A standard approach for finding the matrices $X$ and $Y$ is to minimize a regularized cost function

$$ C = \sum_{r_{ui} \in \mathcal{D}} (r_{ui} - x_u^T y_i)^2 
        + \lambda \left(\sum_u ||{x_u}||^2 + \sum_i ||{y_i}||^2 \right)$$
        
where $\lambda$ is a regularization hyperparameter to be determined. In order to minimize $C$ we use the *ALS algorithm*:

1. Hold the user vectors fixed and solve the minization problem for the $y_i$'s. This will (probably) not be the global minimum of $C$ since we haven't touched half of the variables (the x$_u$'s), but we have at least decreased $C$.

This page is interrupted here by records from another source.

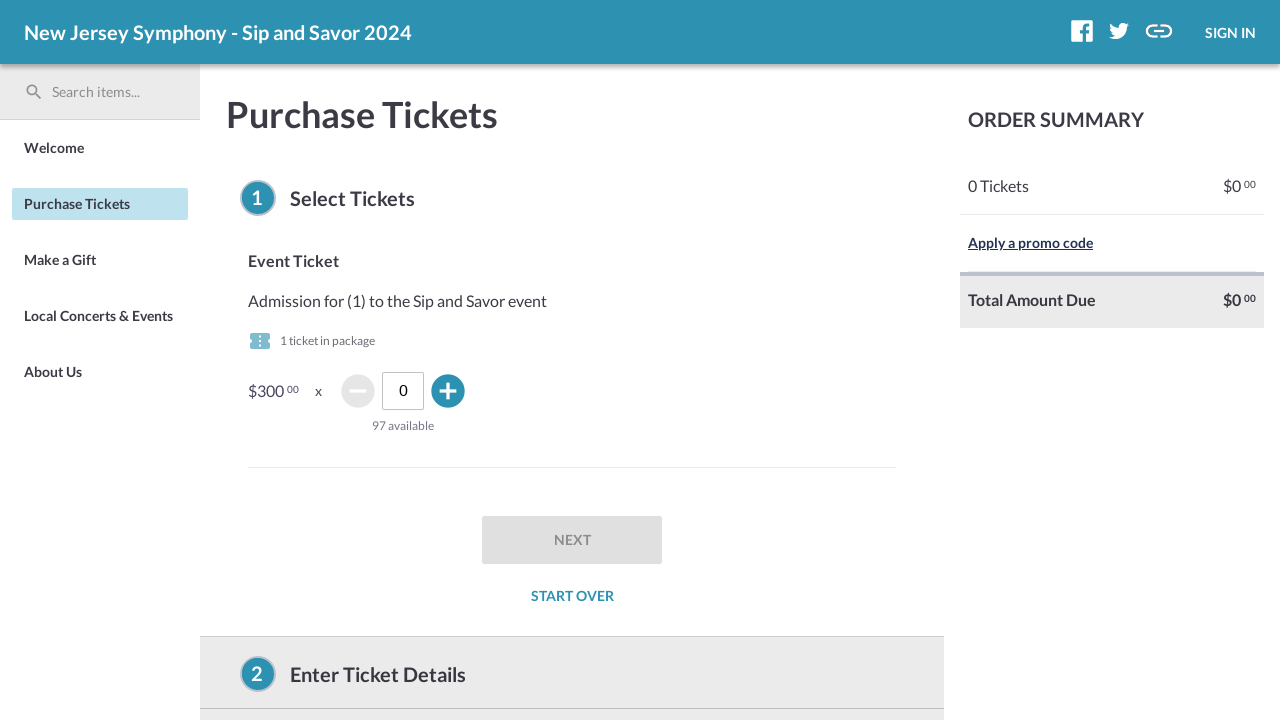

--- FILE ---
content_type: image/svg+xml
request_url: https://one.bidpal.net/assets/social-media-icons/twitter.svg
body_size: 1905
content:
<?xml version="1.0" encoding="UTF-8"?>
<svg width="20px" height="18px" viewBox="0 0 20 18" version="1.1" xmlns="http://www.w3.org/2000/svg" xmlns:xlink="http://www.w3.org/1999/xlink">
    <!-- Generator: Sketch 45 (43475) - http://www.bohemiancoding.com/sketch -->
    <title>twitter</title>
    <desc>Created with Sketch.</desc>
    <defs></defs>
    <g id="Symbols" stroke="none" stroke-width="1" fill="none" fill-rule="evenodd">
        <g id="footer-/-desktop" transform="translate(-102.000000, -331.000000)">
            <g id="social-icons" transform="translate(48.000000, 324.000000)">
                <g id="icon-/-social-/-twitter---opaque" transform="translate(48.000000, 0.000000)">
                    <rect id="bounds" x="0" y="0" width="32" height="32"></rect>
                    <path d="M12.2896,24.131175 C19.8368,24.131175 23.9648,17.878375 23.9648,12.455975 C23.9648,12.278375 23.9648,12.101575 23.9528,11.925575 C24.7558651,11.3447037 25.4490844,10.6254785 26,9.80157502 C25.2511032,10.1334164 24.4566634,10.3510379 23.6432,10.447175 C24.4997952,9.93436067 25.1408988,9.12779261 25.4472,8.17757502 C24.641726,8.65553927 23.7605169,8.99238464 22.8416,9.17357502 C21.5696662,7.82109044 19.5485755,7.49006509 17.9116394,8.36611896 C16.2747034,9.24217284 15.42902,11.1074356 15.8488,12.915975 C12.5495166,12.7505747 9.47558062,11.1922336 7.392,8.62877502 C6.30289821,10.5036908 6.85919031,12.9022626 8.6624,14.106375 C8.00939296,14.0870211 7.3706235,13.9108656 6.8,13.592775 L6.8,13.644775 C6.80053451,15.5980494 8.17740119,17.2804032 10.092,17.667175 C9.48789568,17.8319271 8.85406447,17.8560105 8.2392,17.737575 C8.77675834,19.4091133 10.3172596,20.5542021 12.0728,20.587175 C10.619788,21.7291206 8.82484761,22.3490372 6.9768,22.347175 C6.65032286,22.3465483 6.32416325,22.326781 6,22.287975 C7.87650876,23.4921963 10.0599307,24.1309486 12.2896,24.127975" id="Shape" fill="#FFFFFF" fill-rule="nonzero"></path>
                </g>
            </g>
        </g>
    </g>
</svg>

2. Hold the item vectors $y_i$ fixed and solve the minimization problem for the $x_u$'s.

3. Repeat

The first order conditions (FOC) for finding $y_i$ and $x_u$ are given by:

$$ \frac{\partial C}{\partial y_i} = 
    -2 \sum_{u \in \mathcal{D}^i} ( r_{ui} - x_u^T y_i) x_u + 2 \lambda y_i \overset{!}{=} 0$$
$$ \frac{\partial C}{\partial x_u} = 
    -2 \sum_{i \in \mathcal{D}^u} ( r_{ui} - x_u^T y_i) y_i + 2 \lambda x_u \overset{!}{=} 0$$
    
where $\mathcal{D}^i$ and $\mathcal{D}^u$ denote the subset of observed rankings for item $i$ and user $u$. We can rewrite these expressions as two systems of linear equations:

$$ \left(X(i)^T X(i) + \lambda I_k \right) y_i = X(i)^T R(i)$$

$$ \left(Y(u)^T Y(u) + \lambda I_k \right) x_u = Y(u)^T R(u)$$

where $X(i)$, $Y(u)$ are the submatrices only containing users that ranked item $i$ and items that were ranked by users $u$, and likewise for rating submatrices $R(u)$, $R(i)$.

In [None]:
# TODO: Implement an example code here.

## Biased Matrix Factorization

Most recommender systems perform better if user and item biases are taken into account. One way to account for user bias is to model the actual user-item ratings as

$$ r_{ui} \approx \beta_u + \gamma_i + \hat{r}_{ui} $$
 
where $\beta_u$ is the user bias of user $u$ and $\gamma_i$ is the item bias for item $i$.